Tipime bakıp beni İtalyan ya da İspanyol sanıyorlar. Ama konuşmaya başlayınca gerçek ortaya çıkıyor. Anlayacağınız gerçek bir ‘Real Gato’ olmam için daha çok konuşmam lazım, çoooook. Mucho, mucho…
Ha bir de zaman: Bu ülkede zaman çok hızlı akıyor ve bir gün 24 saatten daha kısa. Vallaha da billaha da! Hadi 3 hafta doldu, dönüş günü geldi dedi havayolu, check-in yapmamı gereken hatırlatma mesajıyla. Bir dakkaaaaa, daha yeni gelmiştim dedim ama!
Özetle diyeceğim şu: Gitmeden önce şehirle ilgili internetten, kitaplardan bulduğunuz tüm bilgileri okuyun. Ama ülkede/şehirde çok daha fazlası var, bunu da unutmayın. Her anın hakkını vererek keşfedilmeyi bekleyen kendi detaylarınızı bulup onları da mutlaka herkesle paylaşın. 

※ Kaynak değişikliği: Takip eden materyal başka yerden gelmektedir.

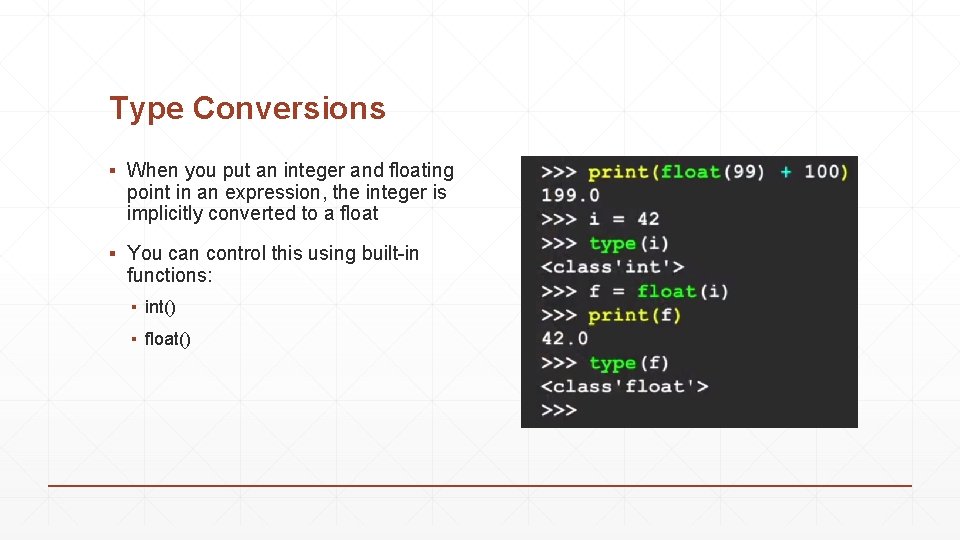 Type Conversions ▪ When you put an integer and floating point in an expression, Type Conversions ▪ When you put an integer and floating point in an expression,
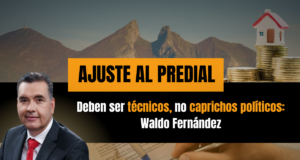 Ajustes al predial deben ser técnicos, no caprichos políticos: Waldo Fernández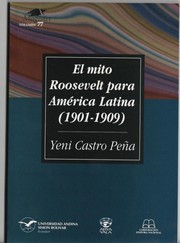 Cover of: El mito Roosevelt para América Latina (1901-1909)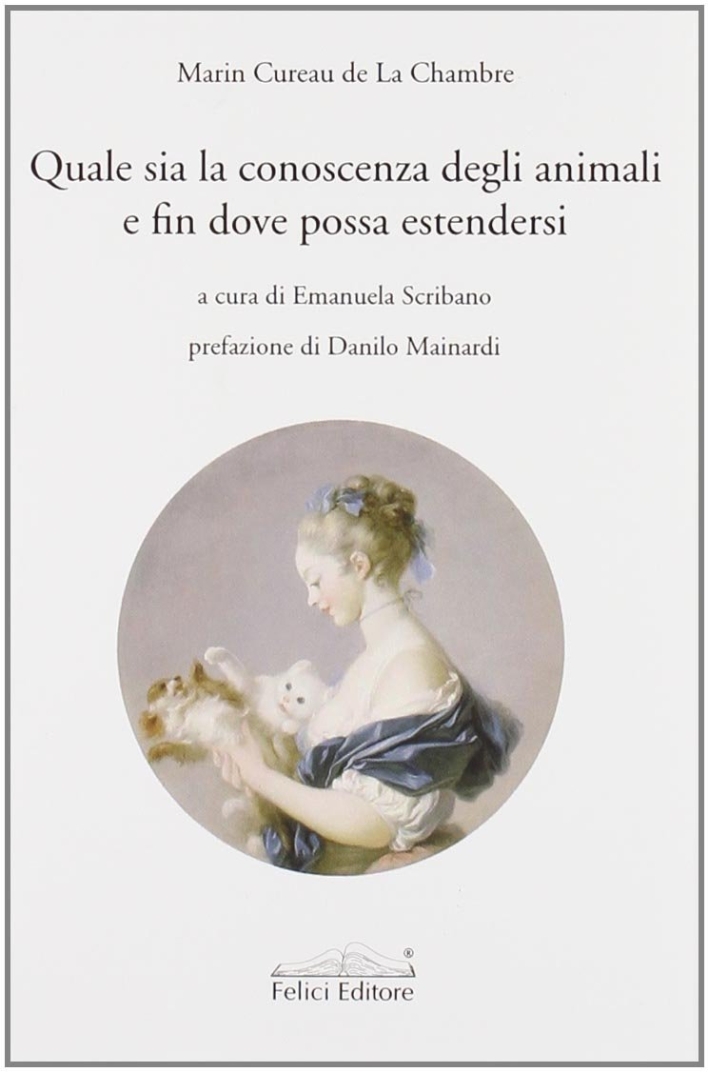 Quale sia la conoscenza degli animali e fin dove possa estendersi Quale sia la conoscenza degli animali e fin dove possa estendersi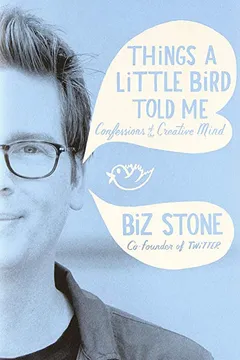 Livro Things a Little Bird Told Me: Confessions of the Creative Mind - Resumo, Resenha, PDF, etc.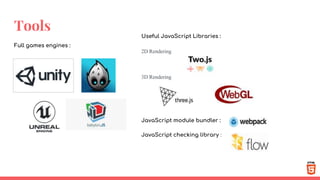 Tools
Full games engines :
Useful JavaScript Libraries :
2D Rendering
3D Rendering
JavaScript module bundler :
JavaScript checking library :
 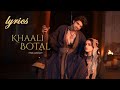 Khaali Botal (Lyrics): Abhishek Kumar, Ayesha Khan | Parampara Tandon | Manan Bhardwaj |Bhushan K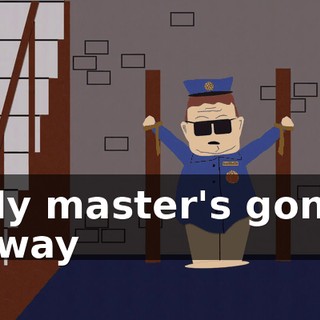 ♪ My master's gone away ♪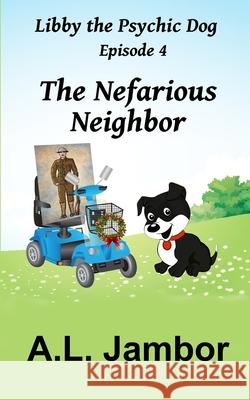The Nefarious Neighbor A. L. Jambor 9781084171480 Independently Published - książka
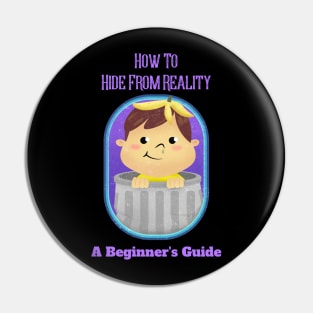 How to hide from reality - Vintage Dark Humour Pin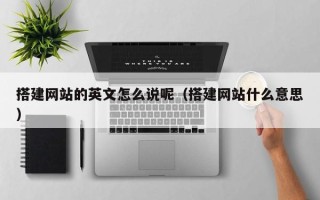 普洱搭建网站的英文怎么说呢（搭建网站什么意思）
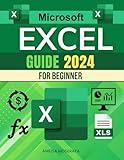 Microsoft Excel Guide 2024 for Beginners: Master Excel from Basics to Advanced Techniques with Comprehensive Step-by-Step Tutorials
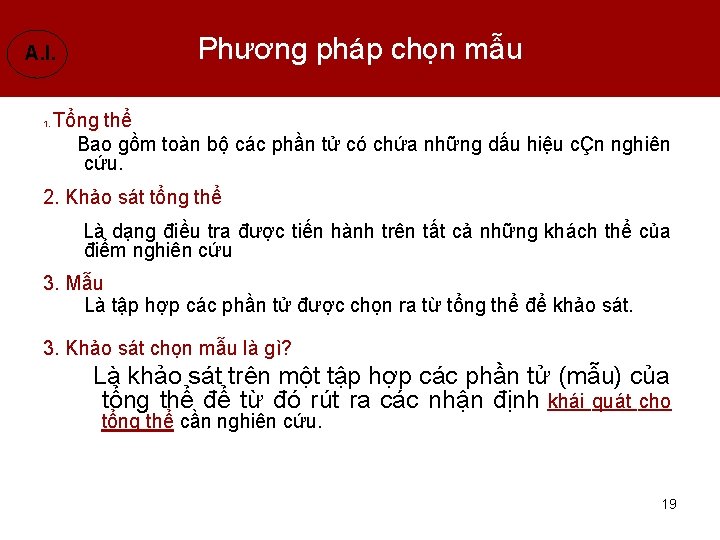 A. I. 1. Phương pháp chọn mẫu Tổng thể Bao gồm toàn bộ các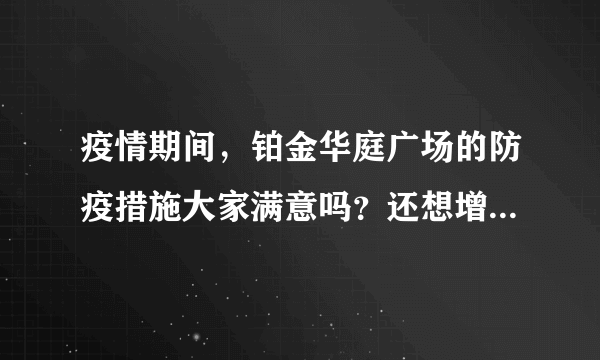 疫情期间，铂金华庭广场的防疫措施大家满意吗？还想增加哪些防疫措施？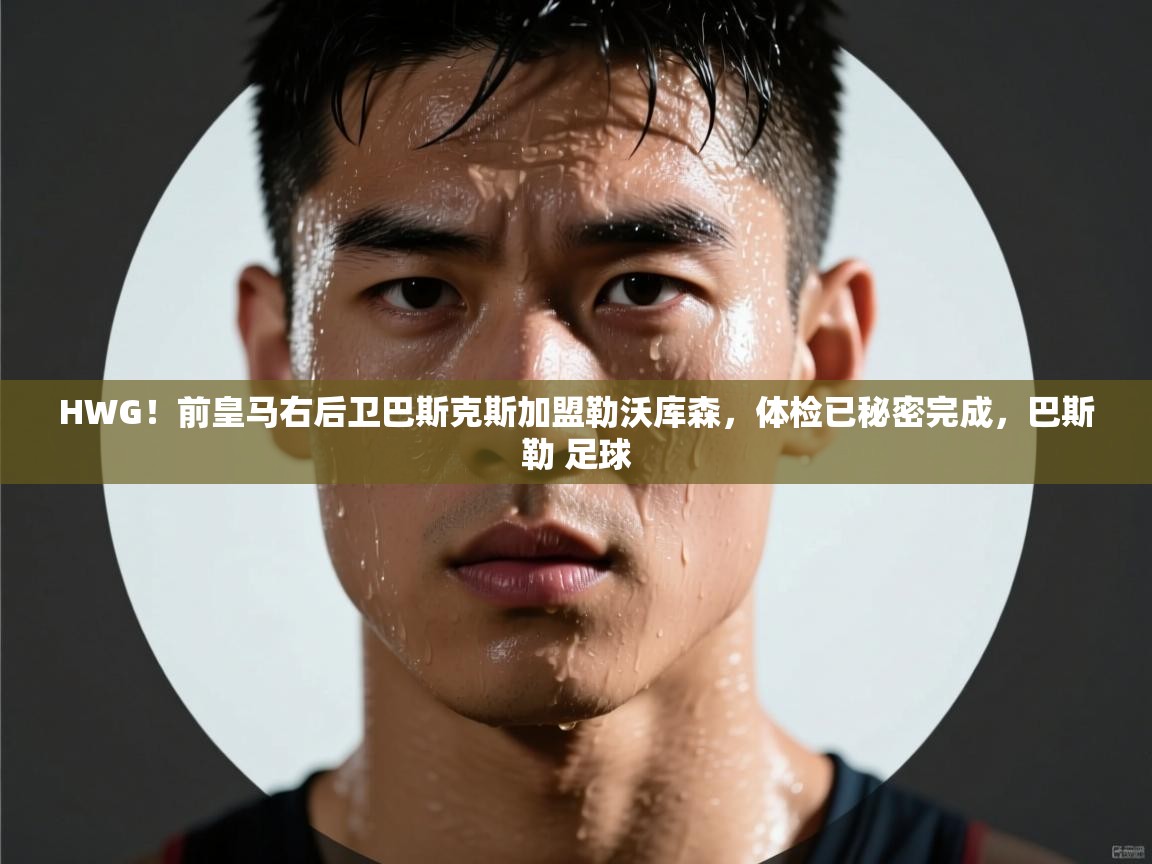 爱游戏娱乐登录-HWG！前皇马右后卫巴斯克斯加盟勒沃库森，体检已秘密完成，巴斯勒 足球  第2张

Not: Madrid’i ilk andan itibaren gerçek bir ‘Real gato’ olarak yaşamamı sağlayacak ipuçları veren Madrid büyükelçiliğindeki arkadaşım sevgili Ersel: Çok çok teşekkürler. Ülkemiz Madrid’de çok doğru ve emin ellerde temsil ediliyor. Muchos gracias mi amigo, para todos!